The second design principle is role-based delivery. Senior management needs to understand reporting lines, incident escalation, board exposure, and resourcing responsibilities. Finance and customer-facing teams may need AML and suspicious-transaction awareness. HR, IT, and operations need stronger data-protection training. Sales, pricing, and procurement teams need competition-law awareness. OHS obligations may require broader workforce coverage with specific refresh triggers. Turkish compliance training works best when it follows the legal risk of the role rather than the organizational convenience of giving everyone identical content. That is also the model most consistent with the official materials, which repeatedly connect training to function, risk, and practical duties.
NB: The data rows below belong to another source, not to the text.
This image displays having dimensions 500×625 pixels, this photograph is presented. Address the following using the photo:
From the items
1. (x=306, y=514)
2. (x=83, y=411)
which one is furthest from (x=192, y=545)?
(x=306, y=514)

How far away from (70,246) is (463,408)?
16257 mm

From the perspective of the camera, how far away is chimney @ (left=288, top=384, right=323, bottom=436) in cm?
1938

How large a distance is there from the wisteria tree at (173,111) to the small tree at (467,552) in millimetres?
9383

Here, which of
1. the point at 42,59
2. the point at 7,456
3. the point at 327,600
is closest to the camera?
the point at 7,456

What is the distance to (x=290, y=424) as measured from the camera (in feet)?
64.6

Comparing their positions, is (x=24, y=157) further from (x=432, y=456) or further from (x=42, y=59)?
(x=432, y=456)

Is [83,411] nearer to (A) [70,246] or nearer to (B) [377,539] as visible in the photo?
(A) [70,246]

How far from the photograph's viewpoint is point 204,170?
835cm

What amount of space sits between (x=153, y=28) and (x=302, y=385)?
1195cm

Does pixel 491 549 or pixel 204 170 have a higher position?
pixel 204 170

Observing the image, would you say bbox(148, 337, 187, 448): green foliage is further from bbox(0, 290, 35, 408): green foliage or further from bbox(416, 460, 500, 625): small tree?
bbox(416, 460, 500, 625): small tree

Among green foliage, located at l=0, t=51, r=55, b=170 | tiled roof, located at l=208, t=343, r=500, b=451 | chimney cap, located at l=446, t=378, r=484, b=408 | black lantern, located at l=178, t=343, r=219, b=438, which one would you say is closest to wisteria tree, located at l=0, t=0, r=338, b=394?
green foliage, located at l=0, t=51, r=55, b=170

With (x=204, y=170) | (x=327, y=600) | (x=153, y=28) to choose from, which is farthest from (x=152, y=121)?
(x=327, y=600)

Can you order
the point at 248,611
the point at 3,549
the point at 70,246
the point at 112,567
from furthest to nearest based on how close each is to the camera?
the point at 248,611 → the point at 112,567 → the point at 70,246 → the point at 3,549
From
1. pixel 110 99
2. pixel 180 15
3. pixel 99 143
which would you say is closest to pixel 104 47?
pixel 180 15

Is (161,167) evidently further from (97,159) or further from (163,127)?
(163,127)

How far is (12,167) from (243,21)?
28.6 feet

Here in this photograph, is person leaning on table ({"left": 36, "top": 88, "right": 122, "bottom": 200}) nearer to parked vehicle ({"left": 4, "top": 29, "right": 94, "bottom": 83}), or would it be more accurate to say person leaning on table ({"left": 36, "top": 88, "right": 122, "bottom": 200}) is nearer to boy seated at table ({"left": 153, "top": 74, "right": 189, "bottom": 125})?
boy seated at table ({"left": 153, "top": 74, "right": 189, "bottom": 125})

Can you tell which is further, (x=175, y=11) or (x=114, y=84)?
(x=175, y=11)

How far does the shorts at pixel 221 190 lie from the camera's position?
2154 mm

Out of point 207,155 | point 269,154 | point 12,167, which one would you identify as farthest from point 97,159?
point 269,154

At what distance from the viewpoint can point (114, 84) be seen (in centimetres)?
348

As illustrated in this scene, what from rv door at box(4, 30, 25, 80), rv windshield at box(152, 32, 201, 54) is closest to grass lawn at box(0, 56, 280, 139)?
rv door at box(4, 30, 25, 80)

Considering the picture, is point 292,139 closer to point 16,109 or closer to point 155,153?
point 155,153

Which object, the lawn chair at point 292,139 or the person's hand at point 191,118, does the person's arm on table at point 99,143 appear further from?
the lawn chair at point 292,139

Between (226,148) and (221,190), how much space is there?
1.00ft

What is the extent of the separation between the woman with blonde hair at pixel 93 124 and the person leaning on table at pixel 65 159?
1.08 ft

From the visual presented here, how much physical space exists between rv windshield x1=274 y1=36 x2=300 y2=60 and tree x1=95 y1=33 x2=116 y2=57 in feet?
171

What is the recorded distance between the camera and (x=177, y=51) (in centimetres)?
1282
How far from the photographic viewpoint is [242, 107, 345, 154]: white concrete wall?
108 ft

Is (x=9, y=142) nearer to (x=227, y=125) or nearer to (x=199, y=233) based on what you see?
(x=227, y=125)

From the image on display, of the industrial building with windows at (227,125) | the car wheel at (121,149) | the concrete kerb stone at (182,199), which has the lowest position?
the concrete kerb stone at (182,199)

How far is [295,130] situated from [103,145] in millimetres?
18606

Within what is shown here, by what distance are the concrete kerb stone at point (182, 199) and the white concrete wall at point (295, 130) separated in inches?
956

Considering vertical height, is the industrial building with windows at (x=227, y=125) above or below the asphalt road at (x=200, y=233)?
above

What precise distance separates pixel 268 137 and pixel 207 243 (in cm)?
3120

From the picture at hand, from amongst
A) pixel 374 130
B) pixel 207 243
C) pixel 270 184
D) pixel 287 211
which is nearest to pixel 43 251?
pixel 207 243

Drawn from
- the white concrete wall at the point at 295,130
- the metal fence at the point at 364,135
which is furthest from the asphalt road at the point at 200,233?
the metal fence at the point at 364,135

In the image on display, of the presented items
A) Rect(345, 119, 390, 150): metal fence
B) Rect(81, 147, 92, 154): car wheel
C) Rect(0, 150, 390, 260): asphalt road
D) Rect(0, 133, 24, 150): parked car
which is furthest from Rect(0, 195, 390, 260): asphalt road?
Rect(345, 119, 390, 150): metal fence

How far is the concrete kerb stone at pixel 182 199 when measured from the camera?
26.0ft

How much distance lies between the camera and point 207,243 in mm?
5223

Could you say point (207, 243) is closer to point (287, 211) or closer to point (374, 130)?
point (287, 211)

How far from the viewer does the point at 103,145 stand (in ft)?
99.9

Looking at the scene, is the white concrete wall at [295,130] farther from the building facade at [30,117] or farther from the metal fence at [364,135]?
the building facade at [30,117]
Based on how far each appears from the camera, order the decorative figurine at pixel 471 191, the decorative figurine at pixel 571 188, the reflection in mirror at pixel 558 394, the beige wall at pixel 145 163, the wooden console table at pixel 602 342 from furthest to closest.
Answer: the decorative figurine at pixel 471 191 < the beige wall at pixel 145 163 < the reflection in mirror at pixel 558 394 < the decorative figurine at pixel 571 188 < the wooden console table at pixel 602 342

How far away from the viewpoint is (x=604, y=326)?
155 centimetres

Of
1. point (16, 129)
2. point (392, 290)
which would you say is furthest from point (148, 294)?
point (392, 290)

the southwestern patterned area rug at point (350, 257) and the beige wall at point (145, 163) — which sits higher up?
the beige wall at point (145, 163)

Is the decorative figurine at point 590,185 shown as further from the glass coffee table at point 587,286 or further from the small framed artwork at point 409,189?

The third principle is documentation. In Turkey, the company should assume that training records may later matter in an investigation, dispute, audit, or internal review. Who attended, what was covered, when it was delivered, in what language, by whom, with what assessment or acknowledgement—these are not minor administrative details. They help show that the company moved from policy to implementation. The official OHS law even treats training time as working time and requires specific training in specified situations, while public internal-control guidance expressly asks about training frequency and awareness measurement. A training program that leaves no evidence behind is much harder to defend.
The fourth principle is refresh and reinforcement. Turkish legal sources do not support the idea that one training session solves the problem forever. OHS law requires periodic repetition where necessary and additional training after accidents or long absences. MASAK’s framework treats compliance as a living program with review and update logic. Public internal-control guidance asks whether awareness training is repeated and whether awareness levels are measured. The practical implication is that Turkish compliance training should be recurring, event-driven, and supported by reminders, quick guides, internal communications, and post-incident updates rather than by annual presentations alone.
Conclusion
Compliance training and employee awareness programs in Turkey should be understood as a legal-control mechanism, not merely a corporate culture initiative. Turkish law and official guidance create direct training duties in some fields, such as occupational health and safety, and strong training expectations in others, such as AML, personal data protection, competition law, internal control, ethics, and listed-company governance. Official sources show that training is treated as part of compliance-program architecture, as an administrative security measure, as a means of preventing worker harm, as a tool for increasing competition awareness, and as a core element of an ethical control environment.
For companies operating in Turkey, the practical message is clear. The question is not whether employees should be trained. The question is whether the training given is legally relevant, role-specific, documented, repeated when needed, and integrated with internal reporting and control systems. In Turkish practice, that is the difference between a training calendar and a real compliance program.